KEY WEST

As I was leaving my building on Monserrate Street, the president of my CDR approached me and said, “Don’t worry, I won’t inform on you; what I want from you is that if you see my son, you tell him that I am all right.” Strangely enough, when I arrived at Key West, her son was one of the first persons I met, so I was able to deliver his mother’s message. He then took me to a warehouse where Cuban exiles in Miami had stored all donations for the arrivals from Mariel, and he gave me a new pair of shoes, jeans, and a resplendent new shirt. He also gave me a cake of soap, and a huge amount of food. I took a bath, shaved, and started once again to feel like a human being.

Later I met a dancer from Alicia Alonso’s ballet company, who told me that shortly after I left Mariel, my name was being paged over all the loudspeakers; the police were after me. Still later I found out that they were checking all passports at boarding time, and were even stopping all the buses and asking for me. The Cuban State Security and UNEAC had been alerted and, believing I was still at El Mosquito camp, had organized an intensive search to prevent my leaving the country.

We were lodged in Key West, waiting for immigration to decide where to place us. In the midst of that crowd I ran across Juan Abreu; we could finally embrace outside Cuba, at last free.

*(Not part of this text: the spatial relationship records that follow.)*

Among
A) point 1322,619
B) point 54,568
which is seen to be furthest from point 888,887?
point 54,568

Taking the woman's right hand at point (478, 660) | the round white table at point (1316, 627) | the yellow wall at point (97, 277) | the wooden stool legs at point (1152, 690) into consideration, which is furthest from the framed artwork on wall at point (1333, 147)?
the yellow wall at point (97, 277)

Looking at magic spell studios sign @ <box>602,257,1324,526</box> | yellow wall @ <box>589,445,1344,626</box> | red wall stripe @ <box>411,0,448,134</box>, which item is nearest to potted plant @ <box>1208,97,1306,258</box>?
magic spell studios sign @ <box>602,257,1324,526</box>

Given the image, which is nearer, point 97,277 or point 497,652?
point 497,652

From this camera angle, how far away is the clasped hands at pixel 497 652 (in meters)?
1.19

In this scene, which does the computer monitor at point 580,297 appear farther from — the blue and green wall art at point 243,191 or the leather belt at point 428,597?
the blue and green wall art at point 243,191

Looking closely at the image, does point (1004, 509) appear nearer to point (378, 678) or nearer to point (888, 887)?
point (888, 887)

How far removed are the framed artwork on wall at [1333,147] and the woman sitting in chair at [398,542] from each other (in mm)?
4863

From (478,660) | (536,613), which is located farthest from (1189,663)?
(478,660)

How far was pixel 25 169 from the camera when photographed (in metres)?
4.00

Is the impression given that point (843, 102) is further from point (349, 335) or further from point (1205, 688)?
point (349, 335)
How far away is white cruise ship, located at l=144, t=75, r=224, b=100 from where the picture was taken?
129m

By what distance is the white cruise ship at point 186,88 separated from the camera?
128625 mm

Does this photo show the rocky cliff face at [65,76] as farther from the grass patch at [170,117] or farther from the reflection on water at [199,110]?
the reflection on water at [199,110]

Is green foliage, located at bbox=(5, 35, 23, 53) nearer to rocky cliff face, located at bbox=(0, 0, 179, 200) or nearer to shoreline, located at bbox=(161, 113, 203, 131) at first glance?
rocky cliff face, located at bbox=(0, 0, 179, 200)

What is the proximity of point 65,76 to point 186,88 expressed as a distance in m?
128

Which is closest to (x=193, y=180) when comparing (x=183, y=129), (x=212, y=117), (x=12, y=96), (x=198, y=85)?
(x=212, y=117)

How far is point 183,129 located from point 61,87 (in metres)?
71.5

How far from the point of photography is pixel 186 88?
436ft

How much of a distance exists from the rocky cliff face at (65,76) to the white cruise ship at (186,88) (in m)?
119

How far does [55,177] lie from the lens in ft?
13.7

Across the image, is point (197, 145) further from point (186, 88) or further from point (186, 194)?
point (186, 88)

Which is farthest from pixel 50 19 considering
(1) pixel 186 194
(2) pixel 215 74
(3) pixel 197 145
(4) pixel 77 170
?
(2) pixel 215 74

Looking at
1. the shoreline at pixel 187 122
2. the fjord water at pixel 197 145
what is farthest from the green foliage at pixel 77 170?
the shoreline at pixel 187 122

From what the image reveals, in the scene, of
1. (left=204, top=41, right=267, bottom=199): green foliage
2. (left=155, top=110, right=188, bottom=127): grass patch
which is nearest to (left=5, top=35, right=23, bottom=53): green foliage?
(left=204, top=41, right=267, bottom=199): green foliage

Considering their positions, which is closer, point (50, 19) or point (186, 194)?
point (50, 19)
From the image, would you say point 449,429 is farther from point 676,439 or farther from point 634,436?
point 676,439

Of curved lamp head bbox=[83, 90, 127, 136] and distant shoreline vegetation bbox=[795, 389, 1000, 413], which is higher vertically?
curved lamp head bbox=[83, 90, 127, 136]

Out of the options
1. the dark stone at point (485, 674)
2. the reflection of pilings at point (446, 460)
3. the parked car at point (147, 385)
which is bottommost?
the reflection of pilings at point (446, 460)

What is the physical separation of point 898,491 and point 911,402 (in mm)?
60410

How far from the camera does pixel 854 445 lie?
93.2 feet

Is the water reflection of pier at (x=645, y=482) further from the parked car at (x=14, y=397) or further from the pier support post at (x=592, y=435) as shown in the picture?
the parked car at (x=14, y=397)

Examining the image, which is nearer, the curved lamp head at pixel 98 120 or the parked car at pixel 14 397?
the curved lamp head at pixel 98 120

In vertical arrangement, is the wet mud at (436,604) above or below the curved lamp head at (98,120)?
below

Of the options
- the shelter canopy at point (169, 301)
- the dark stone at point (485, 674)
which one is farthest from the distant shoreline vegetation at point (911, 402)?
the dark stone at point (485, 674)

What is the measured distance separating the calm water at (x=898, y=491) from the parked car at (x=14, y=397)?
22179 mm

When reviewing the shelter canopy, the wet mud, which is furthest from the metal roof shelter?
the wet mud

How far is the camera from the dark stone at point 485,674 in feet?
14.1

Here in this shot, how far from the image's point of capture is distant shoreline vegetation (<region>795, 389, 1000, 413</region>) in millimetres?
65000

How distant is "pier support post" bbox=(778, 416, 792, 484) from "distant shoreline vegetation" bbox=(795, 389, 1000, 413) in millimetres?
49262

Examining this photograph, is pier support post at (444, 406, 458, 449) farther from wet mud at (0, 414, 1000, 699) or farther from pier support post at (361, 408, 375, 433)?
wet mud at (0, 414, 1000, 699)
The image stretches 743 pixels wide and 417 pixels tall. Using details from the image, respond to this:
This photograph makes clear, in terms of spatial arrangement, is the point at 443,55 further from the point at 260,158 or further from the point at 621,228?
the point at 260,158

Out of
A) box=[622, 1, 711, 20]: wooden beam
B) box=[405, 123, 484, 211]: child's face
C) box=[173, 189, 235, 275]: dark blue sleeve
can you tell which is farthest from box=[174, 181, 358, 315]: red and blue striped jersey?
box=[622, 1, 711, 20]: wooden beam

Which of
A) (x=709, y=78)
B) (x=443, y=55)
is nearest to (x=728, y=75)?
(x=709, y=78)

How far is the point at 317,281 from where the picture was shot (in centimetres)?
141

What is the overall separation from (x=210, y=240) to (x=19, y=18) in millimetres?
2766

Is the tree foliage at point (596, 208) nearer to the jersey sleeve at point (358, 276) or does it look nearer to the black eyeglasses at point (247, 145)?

Upon reaching Miami I tried to contact Lázaro, as well as Margarita and Jorge Camacho, who were then in Spain. I was lucky to meet Lázaro when I arrived at my uncle’s house; he was waiting for me, and we found it still hard to believe that the two of us, with only a week’s difference, were now in the United States. I wrote Margarita and Jorge Camacho; they knew about my escape from a news cable in the Spanish press. I was now trying to recover my manuscripts, and I knew Jorge and Margarita, who were in their country home, did not have them there. They had delivered them to Severo Sarduy in Paris. I called him, and on that first call Severo told me that he did not have them either. I wrote a desperate letter to my friends the Camachos. They told me not to worry; they had the originals and Severo only had copies. It was fortunate they had taken such precautions, because apparently it seemed that Severo Sarduy had no intention whatsoever of returning those manuscripts to me.